Prado v. Barr, No. 17-72914 (9th Cir. 2019)Annotate this Case
The Ninth Circuit denied a petition for review of the BIA's decision denying petitioner's appeal of the IJ's determinations that petitioner was removable and ineligible for asylum. The IJ determined that petitioner's prior California felony conviction for possession of marijuana was an "aggravated felony" and an offense "relating to a controlled substance" that rendered her removable. However, petitioner argued that the conviction was no longer a predicate to removal because it was recalled and reclassified as a misdemeanor under California's Proposition 64.
The panel held that valid state convictions retain their immigration consequences even when modified or expunged for reasons of state public policy. Therefore, the panel agreed with the BIA that petitioner's initial conviction retained its immigration consequences and rendered her removable.

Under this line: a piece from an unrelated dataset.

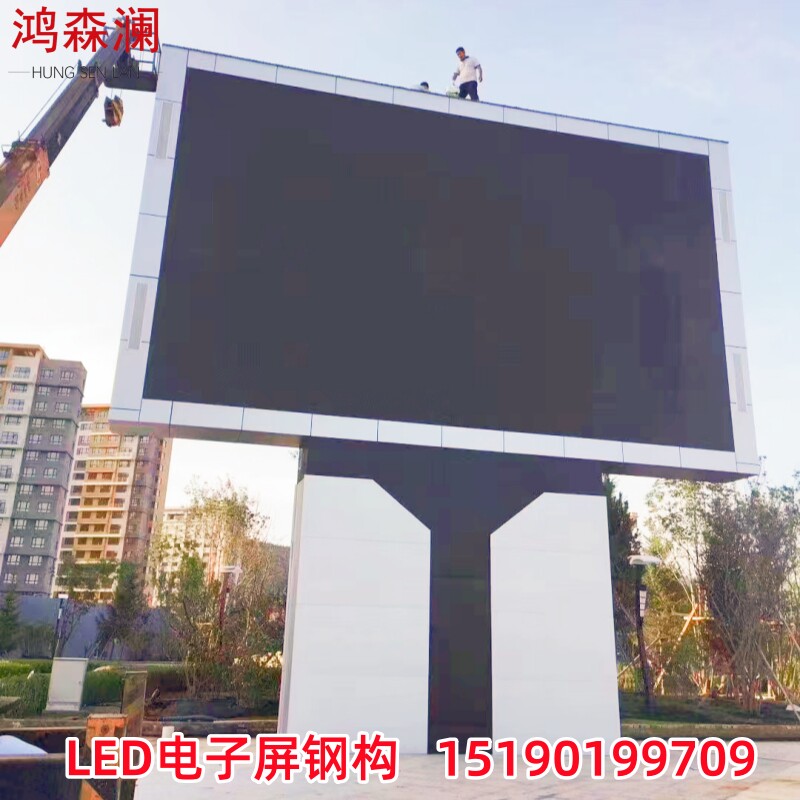 户外led显示屏箱体全彩广告屏商用室外防水大屏幕钢架电子屏框架_虎窝淘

Court Description: Immigration. Denying Claudia Prado’s petition for review of a decision of the Board of Immigration Appeals, the panel concluded that Prado’s felony conviction for Possession of Marijuana for Sale under California Health & Safety Code § 11359 made her removable even though the conviction had been recalled and reclassified as a misdemeanor under California’s Proposition 64. Based on her conviction, the Department of Homeland Security charged Prado as removable for: (1) committing an offense relating to a controlled substance; and (2) committing an aggravated felony, illicit trafficking in a controlled substance. While her removal charges were pending, Prado applied to the Superior Court of California to have her conviction reduced to a misdemeanor under California’s Proposition 64, the Control, Regulate, and Tax Adult Use of Marijuana Act (the “Act”), which permits individuals who have completed their sentences under various statutes to have their felony convictions “redesignated” as misdemeanors. The state court granted Prado’s application, but the immigration judge and BIA found Prado removable as charged and denied relief from removal.
The court issued a subsequent related opinion or order on February 3, 2020.